Orte – (a.c.) – La fonderia Marinelli di Agnone, azienda con mille anni di storia ed effigiata con lo stemma pontificio dal 1924, ha donato una campana in bronzo alla città di Orte per la chiesa della Trinità.
La campana, alta circa 80 centimetri e del diametro di 50, è esposta da ieri nella cattedrale di Santa Maria Assunta, dove rimarrà fino al 5 giugno. Sul metallo, tra le varie incisioni, si notano lo stemma di papa Francesco, quello del vescovo e la frase “Madonna che guardi Orte, effondi sul suo popolo il dolce rintocco dell’infinito amore del Dio uno e trino”.

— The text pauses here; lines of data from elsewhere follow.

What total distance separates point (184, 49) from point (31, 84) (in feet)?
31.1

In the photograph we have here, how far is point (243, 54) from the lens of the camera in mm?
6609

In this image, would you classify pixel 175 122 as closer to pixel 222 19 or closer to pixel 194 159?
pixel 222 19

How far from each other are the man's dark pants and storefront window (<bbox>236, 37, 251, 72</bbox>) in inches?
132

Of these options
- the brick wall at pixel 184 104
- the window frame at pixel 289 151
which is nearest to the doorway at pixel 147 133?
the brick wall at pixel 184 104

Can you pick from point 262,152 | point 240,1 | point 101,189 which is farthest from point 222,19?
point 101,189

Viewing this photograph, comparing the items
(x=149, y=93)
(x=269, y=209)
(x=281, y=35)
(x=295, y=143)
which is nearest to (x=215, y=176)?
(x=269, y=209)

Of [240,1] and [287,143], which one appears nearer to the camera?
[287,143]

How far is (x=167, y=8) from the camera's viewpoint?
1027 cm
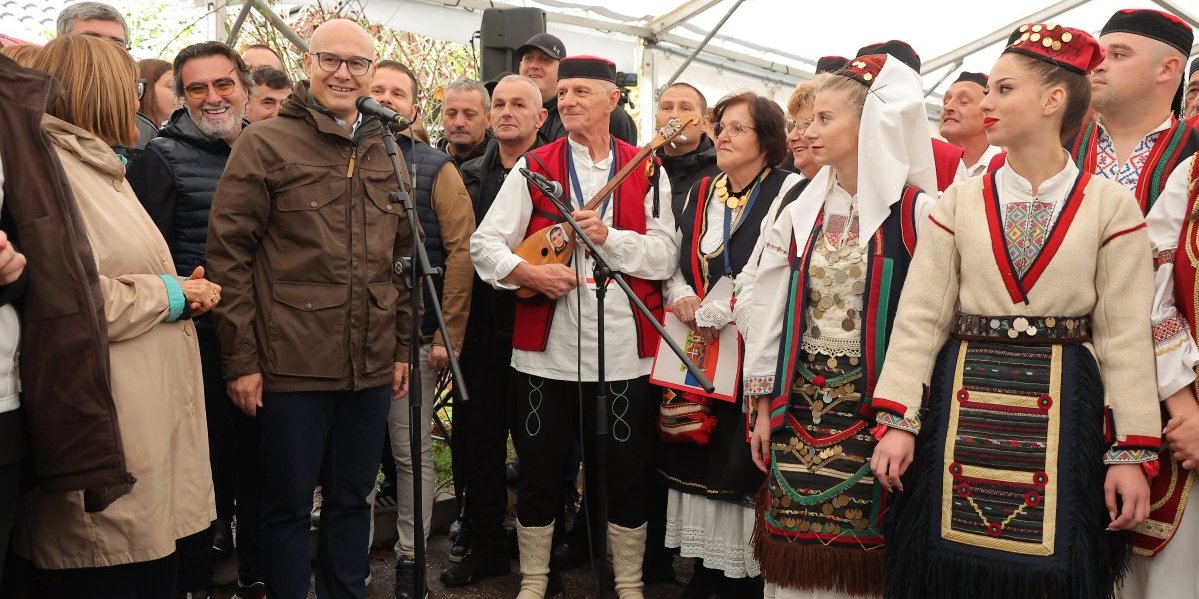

Silvia Martini, una delle custodi della chiesa incastonata nel bosco di fronte alla rupe del centro storico, racconta che “gli uomini della fonderia sono venuti a Orte l’anno scorso, in occasione del Festival della lirica, hanno notato la chiesa della Trinità e hanno voluto visitarla. Accompagnati dall’organizzatore del festival, Sandro Corelli, sono rimasti affascinati dal santuario e hanno deciso di costruire una campana apposita, da regalare alla città di Orte”.
Il 6 giugno gli addetti della fonderia torneranno a Orte e prepareranno il campanile della chiesa della Trinità per montare la campana. Il giorno successivo alle 18 ci sarà una messa a invito, per impedire eccessivi assembramenti, che sarà diffusa con altoparlanti verso le case del centro storico. Dopo la celebrazione, la campana suonerà il primo rintocco.
“Era stato previsto un viaggio in pullman da Orte ad Agnone per l’apertura della campana – racconta ancora Martini – ma a causa della pandemia abbiamo dovuto annullarlo. Ma siamo comunque riusciti ad avere questo straordinario regalo per la nostra chiesa e tutta la nostra città”.